Big international companies like Facebook or Twitter have dedicated teams that chase fake apps across the internet and get rid of them. However, start-ups or smaller companies rarely have the resources to afford such a luxury.
Chingari is one such unfortunate company. This successful Indian short video app has dozens of counterfeits on Google Play, and some of them have been downloaded thousands of times. The developers of Chingari have reported the issue to Google multiple times, but not much has changed, as new copycats keep appearing.
Check the reviews. If the app rating is low, and many users complain about the service, it’s a red flag. But you should also beware of positive reviews, as some of them can be fake. Always take them with a big dose of skepticism.
Look for grammar mistakes. App creators usually polish their descriptions to perfection. If you spot any grammar mistakes or typographical errors, it’s reason enough to raise an eyebrow.
Check the number of downloads. Legitimate Android apps have millions or even billions of downloads. If you see a popular app with only several thousand downloads, it’s most likely a counterfeit.
Research the developers. Always check the developers’ reputation and see what other products they have released. Imposters sometimes use the same name as the original app creator’s, changing only one or two letters. If you don’t read every syllable thoroughly, it can be hard to spot the difference.
Be cautious about images and screenshots. Malicious apps might use low-quality illustrations or photoshopped images. Check if everything looks professional. If it doesn’t, the application might be fake.
Review permissions. If everything looks good and you decide to download the app, take the time to review the permissions it’s asking. A flashlight wishing to access your contacts or a calculator asking for access to your gallery might be a warning sign. You can also check the app permissions in your phone’s settings and see if the apps you have installed before can’t access more than they need.
While Google claims that it reviews all the apps and developers, thousands of malicious ones still sneak into the store. Every couple of months, a new case with a list of fake Android apps pops up in the news until the next scandal.
Estimates say that in 2019 there were 25,647 blacklisted apps on Google Play, which was a huge drop from 108,770 apps in 2018.
Apple’s App Store is considered to be a safer place, and their developers’ verification process is much stricter. However, it still contains fake apps.
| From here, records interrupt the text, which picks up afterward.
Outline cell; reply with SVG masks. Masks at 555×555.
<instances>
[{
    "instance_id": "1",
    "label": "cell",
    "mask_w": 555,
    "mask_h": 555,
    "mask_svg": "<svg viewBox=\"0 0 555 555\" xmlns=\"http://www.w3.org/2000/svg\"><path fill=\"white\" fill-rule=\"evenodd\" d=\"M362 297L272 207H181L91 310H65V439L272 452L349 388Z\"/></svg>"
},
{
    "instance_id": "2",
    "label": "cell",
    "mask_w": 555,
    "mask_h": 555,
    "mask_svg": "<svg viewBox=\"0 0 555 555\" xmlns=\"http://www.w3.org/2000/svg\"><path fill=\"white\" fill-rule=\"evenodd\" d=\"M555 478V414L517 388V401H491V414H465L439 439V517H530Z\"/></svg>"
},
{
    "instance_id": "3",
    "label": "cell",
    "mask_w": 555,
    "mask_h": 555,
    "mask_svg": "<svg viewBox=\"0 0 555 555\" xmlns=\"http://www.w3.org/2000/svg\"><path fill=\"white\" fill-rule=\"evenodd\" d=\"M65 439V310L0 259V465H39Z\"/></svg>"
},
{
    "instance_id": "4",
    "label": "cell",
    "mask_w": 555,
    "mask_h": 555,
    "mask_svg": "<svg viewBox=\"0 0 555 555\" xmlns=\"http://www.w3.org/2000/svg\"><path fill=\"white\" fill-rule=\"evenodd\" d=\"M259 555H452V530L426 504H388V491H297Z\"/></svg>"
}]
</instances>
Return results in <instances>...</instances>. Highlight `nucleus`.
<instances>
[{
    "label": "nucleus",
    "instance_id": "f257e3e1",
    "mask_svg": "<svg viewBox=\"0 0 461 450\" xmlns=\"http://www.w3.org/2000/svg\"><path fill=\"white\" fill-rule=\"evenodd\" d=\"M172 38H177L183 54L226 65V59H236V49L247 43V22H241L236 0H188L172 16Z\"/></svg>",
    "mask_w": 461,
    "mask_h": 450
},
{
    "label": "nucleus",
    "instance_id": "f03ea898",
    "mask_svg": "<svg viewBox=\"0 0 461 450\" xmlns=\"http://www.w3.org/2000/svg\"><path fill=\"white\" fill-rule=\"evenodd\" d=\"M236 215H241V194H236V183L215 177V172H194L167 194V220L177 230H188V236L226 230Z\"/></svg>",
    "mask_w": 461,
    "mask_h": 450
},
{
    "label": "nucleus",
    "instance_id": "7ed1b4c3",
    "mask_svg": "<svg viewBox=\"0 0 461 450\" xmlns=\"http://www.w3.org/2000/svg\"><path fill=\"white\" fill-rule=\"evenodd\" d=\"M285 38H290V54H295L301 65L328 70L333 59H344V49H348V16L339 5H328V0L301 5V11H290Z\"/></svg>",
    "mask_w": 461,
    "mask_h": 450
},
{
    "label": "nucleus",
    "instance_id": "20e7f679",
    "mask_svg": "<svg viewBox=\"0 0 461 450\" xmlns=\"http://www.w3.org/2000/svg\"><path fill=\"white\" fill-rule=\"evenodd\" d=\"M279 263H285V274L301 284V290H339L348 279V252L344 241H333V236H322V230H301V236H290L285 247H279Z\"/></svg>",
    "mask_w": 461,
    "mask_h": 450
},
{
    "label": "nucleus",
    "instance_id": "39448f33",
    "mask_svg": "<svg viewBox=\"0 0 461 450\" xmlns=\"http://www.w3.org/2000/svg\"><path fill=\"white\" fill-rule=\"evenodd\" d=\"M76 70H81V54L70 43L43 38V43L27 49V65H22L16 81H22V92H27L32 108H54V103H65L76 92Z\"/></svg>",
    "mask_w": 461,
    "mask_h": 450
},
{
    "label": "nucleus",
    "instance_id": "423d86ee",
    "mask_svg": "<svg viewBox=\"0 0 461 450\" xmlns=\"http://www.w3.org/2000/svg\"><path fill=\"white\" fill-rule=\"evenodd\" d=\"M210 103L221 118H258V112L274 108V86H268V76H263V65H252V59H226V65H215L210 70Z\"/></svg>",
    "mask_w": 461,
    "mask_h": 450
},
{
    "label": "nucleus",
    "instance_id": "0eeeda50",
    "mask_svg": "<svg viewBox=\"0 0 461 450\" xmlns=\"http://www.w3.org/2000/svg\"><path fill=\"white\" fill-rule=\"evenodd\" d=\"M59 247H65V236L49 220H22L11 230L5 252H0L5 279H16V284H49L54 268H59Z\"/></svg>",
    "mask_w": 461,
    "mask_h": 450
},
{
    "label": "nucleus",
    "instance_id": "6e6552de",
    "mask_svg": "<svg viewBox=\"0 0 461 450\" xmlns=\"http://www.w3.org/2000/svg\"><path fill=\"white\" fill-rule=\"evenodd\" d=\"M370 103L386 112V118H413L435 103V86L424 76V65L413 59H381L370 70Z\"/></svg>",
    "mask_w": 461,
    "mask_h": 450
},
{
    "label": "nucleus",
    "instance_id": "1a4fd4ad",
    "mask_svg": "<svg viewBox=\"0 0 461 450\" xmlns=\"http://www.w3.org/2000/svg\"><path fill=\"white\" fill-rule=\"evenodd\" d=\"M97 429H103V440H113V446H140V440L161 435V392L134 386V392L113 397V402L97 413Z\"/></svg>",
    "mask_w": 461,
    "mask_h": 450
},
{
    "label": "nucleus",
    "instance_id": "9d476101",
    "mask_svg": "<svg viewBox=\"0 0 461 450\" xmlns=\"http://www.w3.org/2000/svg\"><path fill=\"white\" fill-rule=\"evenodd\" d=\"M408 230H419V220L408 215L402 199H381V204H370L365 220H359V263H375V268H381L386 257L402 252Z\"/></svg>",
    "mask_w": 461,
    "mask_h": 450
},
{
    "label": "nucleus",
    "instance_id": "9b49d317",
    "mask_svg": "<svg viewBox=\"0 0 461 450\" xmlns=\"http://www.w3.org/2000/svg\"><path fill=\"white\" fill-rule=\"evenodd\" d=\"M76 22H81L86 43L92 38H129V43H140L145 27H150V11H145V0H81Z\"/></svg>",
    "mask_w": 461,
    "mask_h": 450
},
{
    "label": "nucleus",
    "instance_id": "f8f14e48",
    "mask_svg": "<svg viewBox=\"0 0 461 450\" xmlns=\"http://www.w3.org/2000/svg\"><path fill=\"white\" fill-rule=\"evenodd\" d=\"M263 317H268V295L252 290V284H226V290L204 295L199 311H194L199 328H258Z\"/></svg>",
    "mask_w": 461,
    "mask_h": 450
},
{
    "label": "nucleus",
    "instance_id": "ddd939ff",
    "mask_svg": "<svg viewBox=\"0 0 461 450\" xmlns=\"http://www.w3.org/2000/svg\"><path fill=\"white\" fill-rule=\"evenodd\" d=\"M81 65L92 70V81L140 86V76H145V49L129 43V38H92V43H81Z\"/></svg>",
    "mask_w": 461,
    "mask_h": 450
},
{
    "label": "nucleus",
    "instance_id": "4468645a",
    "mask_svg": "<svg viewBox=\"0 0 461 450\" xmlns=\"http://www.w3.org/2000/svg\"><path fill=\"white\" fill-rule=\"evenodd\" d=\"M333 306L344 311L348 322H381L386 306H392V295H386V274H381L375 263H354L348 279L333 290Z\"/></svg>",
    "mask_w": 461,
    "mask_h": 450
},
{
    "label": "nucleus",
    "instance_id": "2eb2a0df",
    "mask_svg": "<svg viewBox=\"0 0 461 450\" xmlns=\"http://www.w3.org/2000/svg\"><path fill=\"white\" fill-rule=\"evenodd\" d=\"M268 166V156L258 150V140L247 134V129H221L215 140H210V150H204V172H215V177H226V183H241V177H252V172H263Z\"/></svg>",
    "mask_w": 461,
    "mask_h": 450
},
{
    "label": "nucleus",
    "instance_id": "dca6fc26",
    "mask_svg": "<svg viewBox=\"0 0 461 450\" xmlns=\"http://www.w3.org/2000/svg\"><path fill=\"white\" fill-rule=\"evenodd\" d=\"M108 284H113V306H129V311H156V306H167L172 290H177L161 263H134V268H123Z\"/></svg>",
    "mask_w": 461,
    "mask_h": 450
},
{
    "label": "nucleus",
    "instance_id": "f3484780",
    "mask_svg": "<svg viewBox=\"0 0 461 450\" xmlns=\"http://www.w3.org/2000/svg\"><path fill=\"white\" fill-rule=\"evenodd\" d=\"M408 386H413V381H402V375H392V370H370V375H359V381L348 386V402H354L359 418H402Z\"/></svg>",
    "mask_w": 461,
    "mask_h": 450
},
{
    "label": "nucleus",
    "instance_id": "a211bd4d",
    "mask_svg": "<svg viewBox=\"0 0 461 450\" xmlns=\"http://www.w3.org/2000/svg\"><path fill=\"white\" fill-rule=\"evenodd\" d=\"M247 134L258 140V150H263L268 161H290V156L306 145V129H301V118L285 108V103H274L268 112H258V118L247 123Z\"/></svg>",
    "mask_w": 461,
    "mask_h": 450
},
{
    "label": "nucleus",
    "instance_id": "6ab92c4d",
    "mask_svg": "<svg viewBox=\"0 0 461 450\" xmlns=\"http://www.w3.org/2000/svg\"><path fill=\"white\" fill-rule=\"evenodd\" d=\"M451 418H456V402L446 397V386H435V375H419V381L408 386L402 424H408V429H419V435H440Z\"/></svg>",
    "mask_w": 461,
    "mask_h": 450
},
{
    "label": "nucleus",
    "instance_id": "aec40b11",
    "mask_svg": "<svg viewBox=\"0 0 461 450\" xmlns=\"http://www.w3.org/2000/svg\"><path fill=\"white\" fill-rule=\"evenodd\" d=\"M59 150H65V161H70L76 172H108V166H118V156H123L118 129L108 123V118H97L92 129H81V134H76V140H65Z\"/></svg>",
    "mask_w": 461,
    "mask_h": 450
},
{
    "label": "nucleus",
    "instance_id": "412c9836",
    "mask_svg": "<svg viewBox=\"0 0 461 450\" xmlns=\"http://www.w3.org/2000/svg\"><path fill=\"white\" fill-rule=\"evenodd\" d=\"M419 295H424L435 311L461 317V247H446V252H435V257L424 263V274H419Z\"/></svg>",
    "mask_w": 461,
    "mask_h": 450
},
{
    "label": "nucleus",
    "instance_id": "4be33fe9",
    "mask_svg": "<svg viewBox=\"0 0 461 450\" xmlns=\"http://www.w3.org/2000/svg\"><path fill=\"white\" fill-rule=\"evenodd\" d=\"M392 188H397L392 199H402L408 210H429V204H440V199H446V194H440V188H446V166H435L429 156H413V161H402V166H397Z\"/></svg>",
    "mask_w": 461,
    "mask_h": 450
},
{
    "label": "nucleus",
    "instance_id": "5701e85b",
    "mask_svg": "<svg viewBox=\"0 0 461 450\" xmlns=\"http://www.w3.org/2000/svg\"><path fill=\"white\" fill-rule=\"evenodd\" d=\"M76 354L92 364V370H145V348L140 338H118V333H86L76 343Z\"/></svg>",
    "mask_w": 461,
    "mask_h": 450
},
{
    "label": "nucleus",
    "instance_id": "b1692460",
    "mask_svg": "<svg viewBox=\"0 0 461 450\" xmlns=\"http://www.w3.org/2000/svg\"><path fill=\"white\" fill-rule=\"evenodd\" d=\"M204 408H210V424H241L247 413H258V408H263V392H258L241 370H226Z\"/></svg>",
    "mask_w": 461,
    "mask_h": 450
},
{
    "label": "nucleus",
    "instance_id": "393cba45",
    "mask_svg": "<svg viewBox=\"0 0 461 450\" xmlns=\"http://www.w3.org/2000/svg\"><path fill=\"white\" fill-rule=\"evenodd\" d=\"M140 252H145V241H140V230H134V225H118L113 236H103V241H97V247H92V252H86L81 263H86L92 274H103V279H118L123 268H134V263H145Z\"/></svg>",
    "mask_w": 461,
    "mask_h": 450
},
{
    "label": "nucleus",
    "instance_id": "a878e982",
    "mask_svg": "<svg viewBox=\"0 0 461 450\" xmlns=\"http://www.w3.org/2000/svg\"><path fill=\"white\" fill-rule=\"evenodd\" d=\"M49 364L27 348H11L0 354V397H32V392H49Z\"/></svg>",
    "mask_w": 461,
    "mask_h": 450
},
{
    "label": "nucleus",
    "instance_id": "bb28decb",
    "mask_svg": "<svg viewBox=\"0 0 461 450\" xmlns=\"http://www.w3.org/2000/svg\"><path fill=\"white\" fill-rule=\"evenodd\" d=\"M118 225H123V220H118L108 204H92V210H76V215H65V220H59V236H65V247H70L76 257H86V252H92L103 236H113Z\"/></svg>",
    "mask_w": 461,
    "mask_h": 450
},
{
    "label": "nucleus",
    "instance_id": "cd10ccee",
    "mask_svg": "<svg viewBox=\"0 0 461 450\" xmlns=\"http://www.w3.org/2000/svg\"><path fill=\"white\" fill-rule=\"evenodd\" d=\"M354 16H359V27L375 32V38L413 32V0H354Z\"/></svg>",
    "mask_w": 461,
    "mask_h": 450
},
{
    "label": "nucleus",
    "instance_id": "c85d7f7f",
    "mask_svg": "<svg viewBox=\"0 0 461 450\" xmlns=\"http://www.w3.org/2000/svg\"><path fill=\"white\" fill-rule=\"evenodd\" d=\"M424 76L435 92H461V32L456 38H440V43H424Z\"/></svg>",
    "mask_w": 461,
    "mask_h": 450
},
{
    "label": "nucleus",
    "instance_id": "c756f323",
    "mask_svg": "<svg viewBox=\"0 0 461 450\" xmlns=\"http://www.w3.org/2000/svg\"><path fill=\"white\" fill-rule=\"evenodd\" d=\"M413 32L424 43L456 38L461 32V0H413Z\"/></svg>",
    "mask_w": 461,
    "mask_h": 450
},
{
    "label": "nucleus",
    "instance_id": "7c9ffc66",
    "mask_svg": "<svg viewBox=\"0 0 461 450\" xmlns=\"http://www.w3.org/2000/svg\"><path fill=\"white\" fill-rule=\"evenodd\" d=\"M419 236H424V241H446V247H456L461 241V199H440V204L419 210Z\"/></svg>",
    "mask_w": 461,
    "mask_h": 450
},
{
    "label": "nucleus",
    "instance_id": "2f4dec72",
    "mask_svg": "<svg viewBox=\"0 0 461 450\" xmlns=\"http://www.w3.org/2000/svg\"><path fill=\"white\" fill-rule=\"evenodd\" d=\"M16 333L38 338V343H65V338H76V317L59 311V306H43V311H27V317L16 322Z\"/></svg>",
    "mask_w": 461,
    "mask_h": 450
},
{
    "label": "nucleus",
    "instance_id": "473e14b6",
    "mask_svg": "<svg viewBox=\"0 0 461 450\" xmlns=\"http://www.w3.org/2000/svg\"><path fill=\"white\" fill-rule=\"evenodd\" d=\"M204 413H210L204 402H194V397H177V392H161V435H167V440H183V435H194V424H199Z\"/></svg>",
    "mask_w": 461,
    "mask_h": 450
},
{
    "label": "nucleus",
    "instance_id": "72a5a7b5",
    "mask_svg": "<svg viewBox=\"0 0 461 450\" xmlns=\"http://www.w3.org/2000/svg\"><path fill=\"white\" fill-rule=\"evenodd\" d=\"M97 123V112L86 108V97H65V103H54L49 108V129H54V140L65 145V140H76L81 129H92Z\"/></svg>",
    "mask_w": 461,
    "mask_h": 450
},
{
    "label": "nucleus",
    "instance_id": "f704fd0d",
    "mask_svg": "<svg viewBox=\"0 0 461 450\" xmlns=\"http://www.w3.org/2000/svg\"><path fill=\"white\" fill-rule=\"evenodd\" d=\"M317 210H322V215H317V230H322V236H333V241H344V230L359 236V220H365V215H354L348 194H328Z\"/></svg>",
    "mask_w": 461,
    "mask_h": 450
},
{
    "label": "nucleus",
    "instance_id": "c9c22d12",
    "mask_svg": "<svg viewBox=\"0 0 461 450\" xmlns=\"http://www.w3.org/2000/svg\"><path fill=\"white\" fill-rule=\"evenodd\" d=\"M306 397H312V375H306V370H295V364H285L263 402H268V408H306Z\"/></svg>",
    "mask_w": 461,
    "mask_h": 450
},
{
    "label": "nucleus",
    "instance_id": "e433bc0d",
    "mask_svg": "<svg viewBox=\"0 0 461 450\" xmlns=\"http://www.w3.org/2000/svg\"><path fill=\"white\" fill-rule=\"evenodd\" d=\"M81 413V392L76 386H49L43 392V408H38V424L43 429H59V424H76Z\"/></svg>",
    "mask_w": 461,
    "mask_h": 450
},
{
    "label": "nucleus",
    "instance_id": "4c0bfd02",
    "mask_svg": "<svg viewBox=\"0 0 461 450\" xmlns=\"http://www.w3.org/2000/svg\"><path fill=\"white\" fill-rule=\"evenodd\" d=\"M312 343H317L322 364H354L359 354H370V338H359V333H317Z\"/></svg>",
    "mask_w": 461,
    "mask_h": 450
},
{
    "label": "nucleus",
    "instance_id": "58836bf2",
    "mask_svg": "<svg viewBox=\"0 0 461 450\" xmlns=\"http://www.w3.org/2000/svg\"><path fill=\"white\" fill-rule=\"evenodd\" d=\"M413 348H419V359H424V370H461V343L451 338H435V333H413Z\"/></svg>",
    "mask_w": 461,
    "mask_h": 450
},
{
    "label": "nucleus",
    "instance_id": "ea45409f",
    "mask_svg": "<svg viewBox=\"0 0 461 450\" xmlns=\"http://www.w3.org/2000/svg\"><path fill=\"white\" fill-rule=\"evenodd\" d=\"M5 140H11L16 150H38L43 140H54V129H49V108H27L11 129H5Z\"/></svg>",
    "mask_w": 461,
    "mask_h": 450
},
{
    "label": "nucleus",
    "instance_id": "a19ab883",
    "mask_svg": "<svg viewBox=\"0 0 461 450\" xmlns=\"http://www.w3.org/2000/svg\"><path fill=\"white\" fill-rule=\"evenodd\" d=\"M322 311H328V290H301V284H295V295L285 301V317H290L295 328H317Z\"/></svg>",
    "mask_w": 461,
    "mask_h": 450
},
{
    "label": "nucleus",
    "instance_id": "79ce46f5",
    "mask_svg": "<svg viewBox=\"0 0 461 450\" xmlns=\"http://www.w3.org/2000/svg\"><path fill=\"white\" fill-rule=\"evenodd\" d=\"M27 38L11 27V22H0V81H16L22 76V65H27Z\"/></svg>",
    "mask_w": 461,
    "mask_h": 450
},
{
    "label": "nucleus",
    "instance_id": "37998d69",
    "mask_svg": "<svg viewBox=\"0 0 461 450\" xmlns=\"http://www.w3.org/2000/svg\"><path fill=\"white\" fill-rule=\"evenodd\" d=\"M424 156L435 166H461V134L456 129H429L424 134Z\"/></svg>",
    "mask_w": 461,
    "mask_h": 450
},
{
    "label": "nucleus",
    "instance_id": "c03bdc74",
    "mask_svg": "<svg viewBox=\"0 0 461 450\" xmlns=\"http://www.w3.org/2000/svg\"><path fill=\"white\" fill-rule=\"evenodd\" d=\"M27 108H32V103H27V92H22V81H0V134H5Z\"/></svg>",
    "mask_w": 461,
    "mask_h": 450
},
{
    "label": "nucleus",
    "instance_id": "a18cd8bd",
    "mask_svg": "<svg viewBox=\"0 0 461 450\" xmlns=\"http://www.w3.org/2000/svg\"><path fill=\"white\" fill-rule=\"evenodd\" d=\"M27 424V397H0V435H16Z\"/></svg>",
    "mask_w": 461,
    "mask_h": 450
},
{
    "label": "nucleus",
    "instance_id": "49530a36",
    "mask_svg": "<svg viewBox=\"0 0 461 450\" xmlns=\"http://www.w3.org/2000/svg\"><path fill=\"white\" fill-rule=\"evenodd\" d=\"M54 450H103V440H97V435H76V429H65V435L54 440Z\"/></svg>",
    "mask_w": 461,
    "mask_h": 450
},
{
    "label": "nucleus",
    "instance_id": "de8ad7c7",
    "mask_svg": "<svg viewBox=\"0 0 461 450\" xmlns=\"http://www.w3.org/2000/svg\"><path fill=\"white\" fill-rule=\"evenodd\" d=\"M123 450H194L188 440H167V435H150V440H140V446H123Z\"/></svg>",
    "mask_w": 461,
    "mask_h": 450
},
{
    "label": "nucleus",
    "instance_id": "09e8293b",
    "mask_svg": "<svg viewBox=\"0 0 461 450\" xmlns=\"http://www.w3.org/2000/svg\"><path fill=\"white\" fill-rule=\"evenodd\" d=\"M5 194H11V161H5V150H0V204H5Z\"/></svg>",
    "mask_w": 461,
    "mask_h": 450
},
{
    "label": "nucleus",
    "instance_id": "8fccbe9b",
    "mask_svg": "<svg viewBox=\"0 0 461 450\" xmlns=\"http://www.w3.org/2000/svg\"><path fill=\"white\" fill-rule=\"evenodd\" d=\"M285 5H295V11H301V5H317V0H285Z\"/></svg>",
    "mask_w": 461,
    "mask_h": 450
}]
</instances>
There are many other platforms that host mobile apps, such as 9Game, Huawei's Vmall app store, Qihoo 360's Zhushou store, and Xiaomi’s app store, with an even higher concentration of malicious apps than that on Google Play.
Banking. Estimates say that 75% of Americans use banking or payment applications, making them an appealing target for hackers. As more people are shifting to digital currency, there will be more fake apps for Android and iOS roaming in the wild.
COVID-19. With the rise of the pandemic, developers started creating apps to track the spread of the virus, and with that also surged the number of malicious apps. As for now, Apple is rejecting any COVID-19-related software unless it comes from the government or a recognized health organization. Google has implemented similar measures.
Games. Hackers love games. In 2016, when Pokémon Go was released, online stores were flooded with its counterfeits and “playing guides”. One of those “guides” was downloaded by more than 500,000 people, whose devices eventually got injected with malware.
Updates. We all occasionally receive update reminders, and most of us don’t pay much attention to them. In 2019, an Android app called “Updates for Samsung” appeared on Google Play, promising updates for any Samsung device in any region. However, when you started downloading the “updates”, the app would redirect you to a payment website, offering to purchase a subscription. Many people fell for the scam, and the fake update app was downloaded 10 million times.